January 18, 2019
by
in Diet

Following on from our last post on how to improve your hustle by eating clean, this article delves a little deeper into the concept of whole foods. Whole foods are those that are unprocessed or as close to their original form as possible. They’re largely free of additives and preservatives, so consuming them gives you greater control over what goes into your body.

Here’s a quick rundown of the different types of whole foods as well as their nutritional content:

Meat, Fish, Poultry, and Eggs

This includes fresh cuts of meat and poultry from the butcher, fish from the fishmonger, and free range eggs. Try and avoid meat that comes with marinade, as these are usually laden with salt and sugar; opt to make your own instead.

These foods are where you get your protein, which builds and repairs cells – particularly after exercise. They’re also a source of healthy fats, especially fish, which is rich in omega 3 monounsaturated fats. These fats supply your body with energy and are great your cardiovascular health.

Whole Grains

They include wheat, rice, quinoa, oats, barley, bulgur wheat, spelt and rye. You could eat them as they are, in the case of rice, quinoa, oats, etc. Or, as found in food like bread and pasta. Yeah I know, in the strictest sense, these foods are processed. However, products like whole grain (brown) bread and pasta use the whole grain kernel. This is opposed to white bread and pasta which have the most fibrous and nutritious part of the grain removed.

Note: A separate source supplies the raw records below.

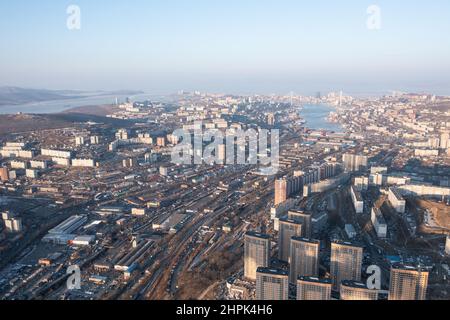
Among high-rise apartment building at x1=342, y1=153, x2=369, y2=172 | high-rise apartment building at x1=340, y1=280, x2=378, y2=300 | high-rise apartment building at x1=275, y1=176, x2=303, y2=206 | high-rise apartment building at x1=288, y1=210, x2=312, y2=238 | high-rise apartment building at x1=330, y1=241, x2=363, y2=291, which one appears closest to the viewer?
high-rise apartment building at x1=340, y1=280, x2=378, y2=300

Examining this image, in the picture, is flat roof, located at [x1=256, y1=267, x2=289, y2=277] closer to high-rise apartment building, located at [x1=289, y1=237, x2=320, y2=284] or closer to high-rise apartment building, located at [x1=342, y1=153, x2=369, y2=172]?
high-rise apartment building, located at [x1=289, y1=237, x2=320, y2=284]

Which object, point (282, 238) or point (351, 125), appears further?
point (351, 125)

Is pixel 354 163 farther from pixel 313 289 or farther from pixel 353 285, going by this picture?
pixel 313 289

Whole grains mainly provide good carbs. The kind that’s slowly broken down by your body, give you a steady supply of energy, keep you feeling fuller for longer, and don’t send your blood sugar levels spiralling off into a tizzy. Whole grains are also a rich source of fibre, which isn’t digested but contribute to you feeling full and the slow release of energy. Try and include these in your lunch to sustain you and keep you sharp through the afternoon. Also, include them in your post-gym meals to refuel your muscles.

Beans and Legumes

This includes every type of bean, namely kidney, white, butter, and baked beans as well as lentils and chickpeas. Also, on a little trivia note, peanuts and peas are also legumes!

They’re a great source of protein, carbohydrates, fibre, and minerals such as iron, magnesium, and potassium. Beans and legumes are a great way for vegetarians and vegans to get more protein in their diet. They’re also an easy way to increase the protein in a salad. Also, hummus, which is made from chickpeas, is a healthy, delicious dip for veg like carrots, cucumbers, capsicum, celery, and asparagus.

Fruit and Vegetables

Vegetables are an excellent source of slow releasing carbs and tons of vitamins and minerals. Aim to get as many into your diet as you can. This could be via salads, stir-fries, smoothies, or by steaming, sautéing, or roasting them.

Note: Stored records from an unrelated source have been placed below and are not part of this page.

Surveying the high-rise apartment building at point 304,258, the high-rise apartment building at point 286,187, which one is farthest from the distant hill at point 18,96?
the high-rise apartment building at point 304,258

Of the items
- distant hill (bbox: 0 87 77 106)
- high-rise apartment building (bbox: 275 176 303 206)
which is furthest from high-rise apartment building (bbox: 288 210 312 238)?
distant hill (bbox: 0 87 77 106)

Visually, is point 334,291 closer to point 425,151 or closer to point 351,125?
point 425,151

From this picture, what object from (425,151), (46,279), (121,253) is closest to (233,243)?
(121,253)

Now, while no one (except kids) has a bad word to say about veg, fruits often get a bad rap. This is due to their fructose content and with being a sugar, many people reason that it should be avoided. However, the fibre content in fruit massively slows down the absorption of fructose – giving you a handy supply of energy instead. Plus, fruit makes a great snack, particularly if you have a sweet tooth you’re trying to get under control. A banana is far preferable to a Tim Tam if you’re trying to lose weight! And like veg, fruit contains a huge array of vitamins and minerals that keep your body feeling vital and healthy.

Nuts and Seeds

Nuts, such as almonds, cashews, and brazil nuts; and seeds, such as hemp, chia, and flax seeds, are packed full of protein, healthy fats, vitamins, and minerals.

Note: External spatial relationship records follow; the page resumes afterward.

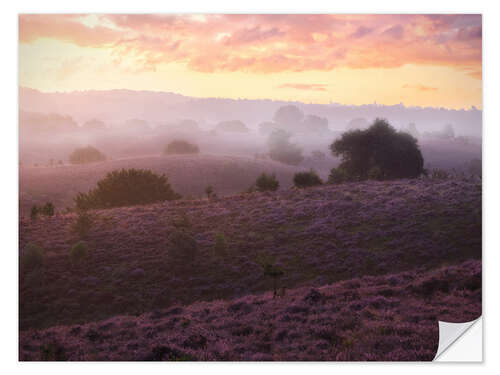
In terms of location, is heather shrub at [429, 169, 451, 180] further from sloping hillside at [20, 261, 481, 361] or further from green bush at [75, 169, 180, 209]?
green bush at [75, 169, 180, 209]

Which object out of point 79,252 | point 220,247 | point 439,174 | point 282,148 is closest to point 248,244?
point 220,247

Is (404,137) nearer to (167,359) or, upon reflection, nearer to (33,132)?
(167,359)

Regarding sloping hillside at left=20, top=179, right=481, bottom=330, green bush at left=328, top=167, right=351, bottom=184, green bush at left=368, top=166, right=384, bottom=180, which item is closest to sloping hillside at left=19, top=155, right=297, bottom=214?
sloping hillside at left=20, top=179, right=481, bottom=330

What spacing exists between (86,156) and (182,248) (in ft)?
11.4

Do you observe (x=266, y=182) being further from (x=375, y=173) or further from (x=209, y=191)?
(x=375, y=173)

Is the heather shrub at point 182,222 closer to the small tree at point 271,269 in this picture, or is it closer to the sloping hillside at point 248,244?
the sloping hillside at point 248,244

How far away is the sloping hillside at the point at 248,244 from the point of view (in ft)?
27.1

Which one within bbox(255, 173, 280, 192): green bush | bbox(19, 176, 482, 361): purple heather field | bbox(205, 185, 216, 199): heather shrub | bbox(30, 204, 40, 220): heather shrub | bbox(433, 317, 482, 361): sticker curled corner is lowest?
bbox(433, 317, 482, 361): sticker curled corner

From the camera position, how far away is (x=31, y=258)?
8195mm

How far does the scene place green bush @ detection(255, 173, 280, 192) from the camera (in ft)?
32.1

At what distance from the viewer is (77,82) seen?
28.6 feet

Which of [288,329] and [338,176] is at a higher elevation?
[338,176]

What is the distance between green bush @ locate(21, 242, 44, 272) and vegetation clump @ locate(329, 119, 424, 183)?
7.66 meters

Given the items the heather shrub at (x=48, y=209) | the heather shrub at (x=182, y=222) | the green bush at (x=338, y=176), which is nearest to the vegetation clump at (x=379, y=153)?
the green bush at (x=338, y=176)
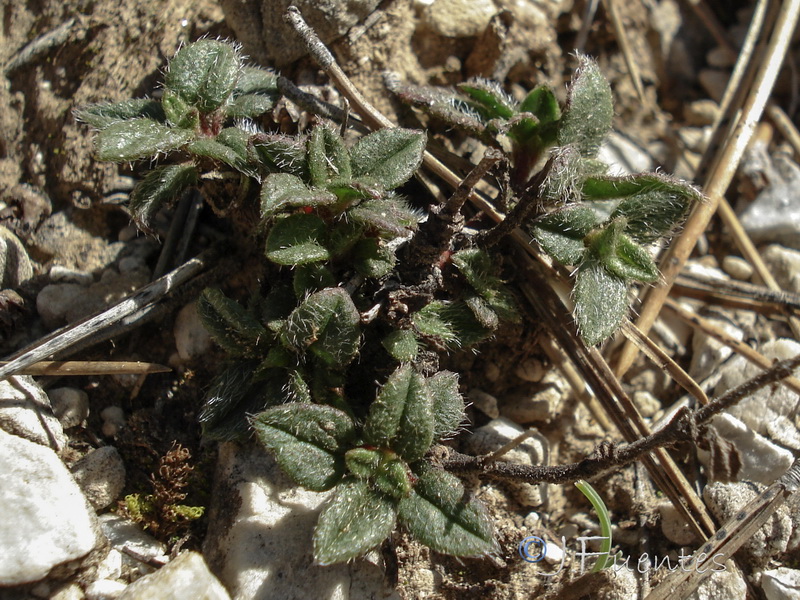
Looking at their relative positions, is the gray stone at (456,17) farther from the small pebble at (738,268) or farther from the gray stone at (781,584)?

They make great portable snacks and are a healthy addition to salads, stir-fries, salads, or a bowl of oats in the morning. They’re also the basis of many non-dairy kinds of milk that are rapidly gaining popularity. Just be sure to buy the ‘raw’ varieties that aren’t covered with salt or honey roasted. Also, nuts can be a little pricey, so for a money saving tip, look in the Indian/Asian section of your supermarket. There, they’re often available in larger quantities at lower prices.

 

In conclusion, making sure your diet is mainly comprised of whole foods is a sure-fire to stay healthy, remain vital and energetic, and maintain a healthy weight. You have a much better idea of what’s entering your body, and best of all, they make for delicious, nutritious meals and snacks!